- Source passage -
---------------

Supplier A lists: 'WDG-1001-BLK', 'WDG1001BLK', 'wdg-1001-black'. Supplier B lists: 'WDG_1001_BK', 'Widget 1001 Black'. Match these to a single master SKU.
All five entries map to master SKU 'WDG-1001-BLK' (Widget model 1001, color Black). Normalization rules applied: uppercase, strip separators (- _ space), expand color abbreviations (BK=BLK=Black). Confidence: high. Recommend storing both the raw supplier string and the normalized master SKU for audit traceability.
Mailing list entries: 'jen.doe@gmai.com', 'jen.doe@gmail.com', 'jendoe@gmail.com', 'jennifer.doe@gmail.com', 'jen.doe@gmail.co'. Identify duplicates and likely typos.
'jen.doe@gmai.com' and 'jen.doe@gmail.co' are almost certainly typos of 'jen.doe@gmail.com' (missing 'l' and 'm' respectively). 'jendoe@gmail.com' and 'jennifer.doe@gmail.com' may be the same person but cannot be confirmed from email alone. Recommend merging the typo variants and flagging the other two for verification via a separate identifier.
Common mistakes to avoid
-
Trusting the default threshold
Fuzzy Lookup's 0.8 default will merge 'Smith' with 'Smyth' and also 'Ltd' with 'Ltd', but it will miss 'IBM' vs 'International Business Machines'. Always test against known duplicates before trusting bulk output.
-
Matching on a single column
Names alone are noisy. Match on name plus email domain, or name plus ZIP code, to disambiguate. 'John Smith' in Ohio and 'John Smith' in Texas are almost certainly different people.
-
Deleting the source rows immediately
Never hard-delete until you have a backup of the original sheet and a mapping table showing which rows were merged into which master record. Fuzzy merges are reversible only if you kept the audit trail.
-
Ignoring non-ASCII characters
'José' and 'Jose' score as different under strict comparison. Apply Unicode normalization (NFD then strip combining marks) before fuzzy matching, or your Latin American and European records will stay split.
-
Using fuzzy logic for structured IDs
Fuzzy matching on SSNs, account numbers, or order IDs is actively harmful. A one-digit typo in a structured ID is still a different record, and fuzzy merging can collapse legitimately distinct accounts.
Related queries
Frequently asked questions
Does Excel have a built-in fuzzy match function?
Not natively in the core formula set. Microsoft offers the free Fuzzy Lookup Add-In for Excel (Windows only), and Power Query includes a fuzzy merge option under Merge Queries. There is no FUZZYMATCH worksheet function.
How do I install the Fuzzy Lookup Add-In?
Download it from Microsoft's Download Center (search 'Fuzzy Lookup Add-In for Excel'), close Excel, run the installer, then reopen Excel. A new 'Fuzzy Lookup' tab appears in the ribbon. It only works on Windows, not Mac or Excel for the web.
What similarity threshold should I use?
Start at 0.85 and adjust based on results. For short strings like names, go higher (0.9) because a one-character change has a big proportional impact. For long addresses or descriptions, 0.75 may be appropriate. Always validate against a labeled sample.

---------------

- Input data -
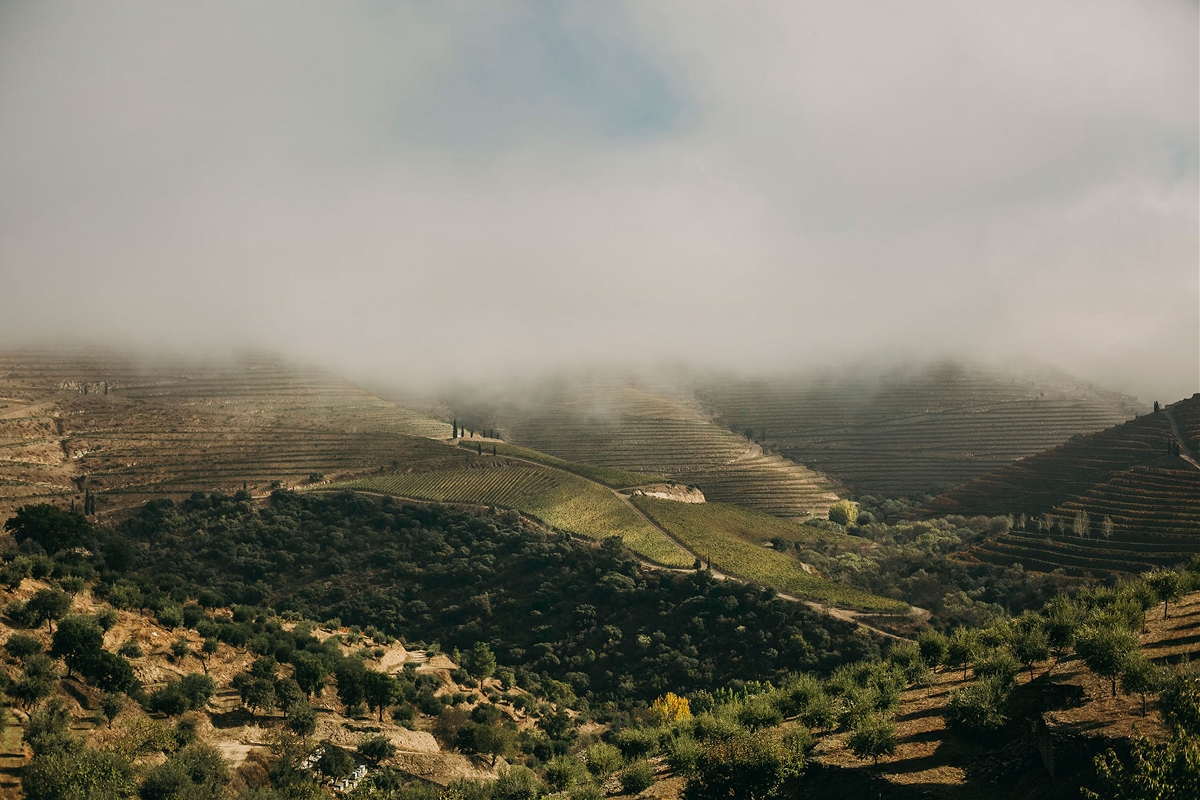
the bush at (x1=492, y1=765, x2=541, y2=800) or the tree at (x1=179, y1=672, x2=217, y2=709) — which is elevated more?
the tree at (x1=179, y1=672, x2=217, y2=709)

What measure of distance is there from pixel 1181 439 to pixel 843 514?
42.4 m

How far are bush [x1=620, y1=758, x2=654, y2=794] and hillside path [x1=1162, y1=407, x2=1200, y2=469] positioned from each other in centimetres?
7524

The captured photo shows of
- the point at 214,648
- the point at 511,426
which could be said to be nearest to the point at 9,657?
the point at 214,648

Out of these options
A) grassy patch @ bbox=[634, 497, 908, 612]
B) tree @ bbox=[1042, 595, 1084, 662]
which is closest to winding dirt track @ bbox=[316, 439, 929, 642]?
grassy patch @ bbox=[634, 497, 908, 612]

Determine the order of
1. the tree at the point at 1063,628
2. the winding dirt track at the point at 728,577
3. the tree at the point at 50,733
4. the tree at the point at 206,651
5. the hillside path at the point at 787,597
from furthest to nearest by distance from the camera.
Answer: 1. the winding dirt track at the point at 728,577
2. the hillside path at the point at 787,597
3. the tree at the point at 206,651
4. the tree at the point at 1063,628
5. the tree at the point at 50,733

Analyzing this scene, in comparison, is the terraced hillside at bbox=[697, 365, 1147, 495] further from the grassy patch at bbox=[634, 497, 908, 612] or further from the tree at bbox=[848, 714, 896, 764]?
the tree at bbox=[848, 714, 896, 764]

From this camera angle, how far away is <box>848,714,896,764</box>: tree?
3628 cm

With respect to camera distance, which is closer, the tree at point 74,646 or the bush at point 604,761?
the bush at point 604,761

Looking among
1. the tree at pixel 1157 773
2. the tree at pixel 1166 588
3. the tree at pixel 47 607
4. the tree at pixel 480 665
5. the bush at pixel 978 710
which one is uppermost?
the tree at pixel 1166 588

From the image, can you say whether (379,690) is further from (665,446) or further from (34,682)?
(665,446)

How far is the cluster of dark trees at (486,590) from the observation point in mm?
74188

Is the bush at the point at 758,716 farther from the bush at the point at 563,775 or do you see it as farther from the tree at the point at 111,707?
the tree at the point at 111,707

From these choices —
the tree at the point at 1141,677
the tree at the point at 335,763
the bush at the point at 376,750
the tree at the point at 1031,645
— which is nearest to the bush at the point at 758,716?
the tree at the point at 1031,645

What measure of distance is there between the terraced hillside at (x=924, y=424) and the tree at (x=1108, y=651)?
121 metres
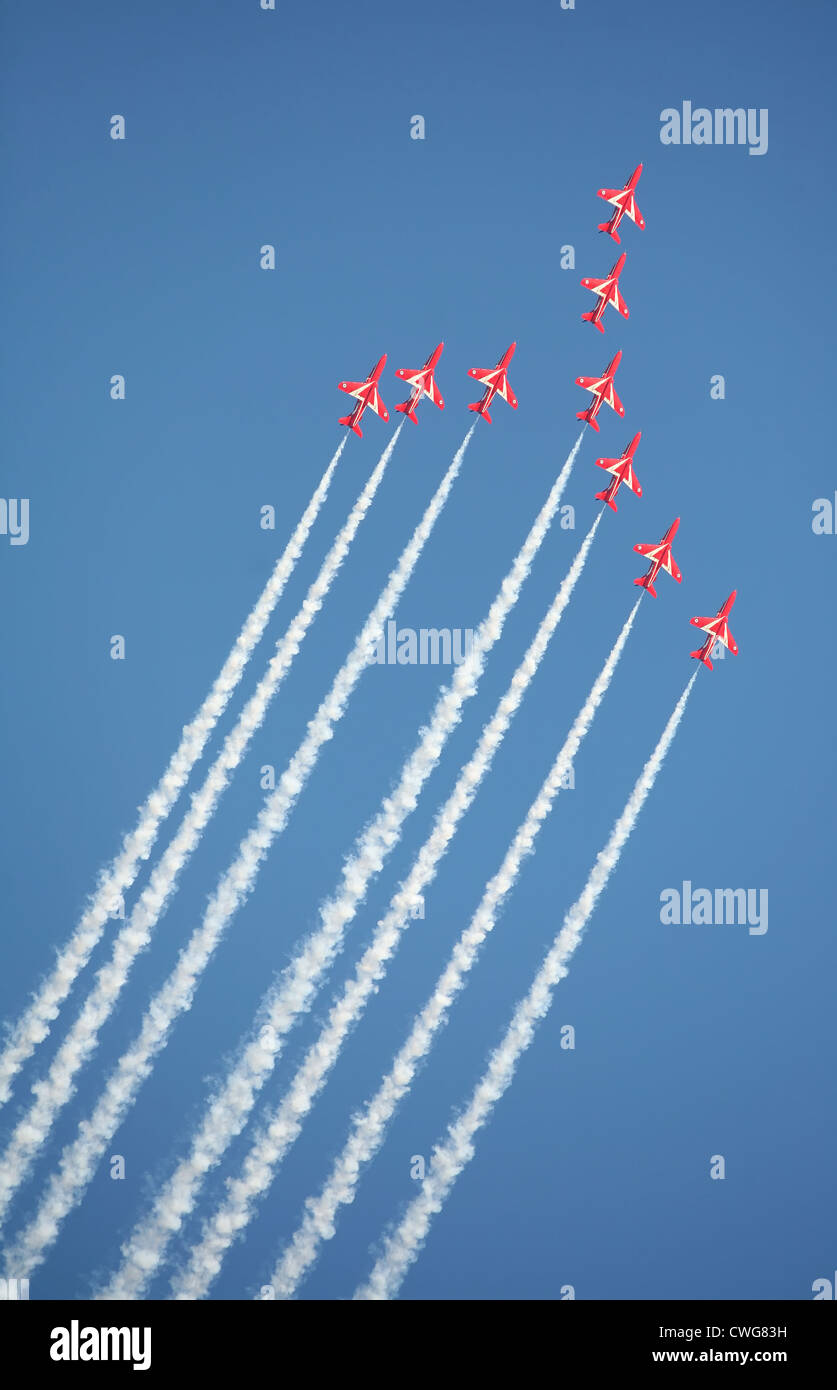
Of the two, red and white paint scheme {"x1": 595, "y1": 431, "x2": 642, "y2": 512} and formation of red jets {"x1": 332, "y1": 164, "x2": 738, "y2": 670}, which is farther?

---------------

- Questions to answer -
1. List the headings of the common mistakes that the fuzzy-matching text warns against.
2. Quote the fuzzy-matching text word for word, everything from "Related queries" down to "Fuzzy Lookup Add-In?".
Nothing in the records is needed here.

- Results for each task -
1.
- Trusting the default threshold
- Matching on a single column
- Deleting the source rows immediately
- Ignoring non-ASCII characters
- Using fuzzy logic for structured IDs

2.
Related queries
Frequently asked questions
Does Excel have a built-in fuzzy match function?
Not natively in the core formula set. Microsoft offers the free Fuzzy Lookup Add-In for Excel (Windows only), and Power Query includes a fuzzy merge option under Merge Queries. There is no FUZZYMATCH worksheet function.
How do I install the Fuzzy Lookup Add-In?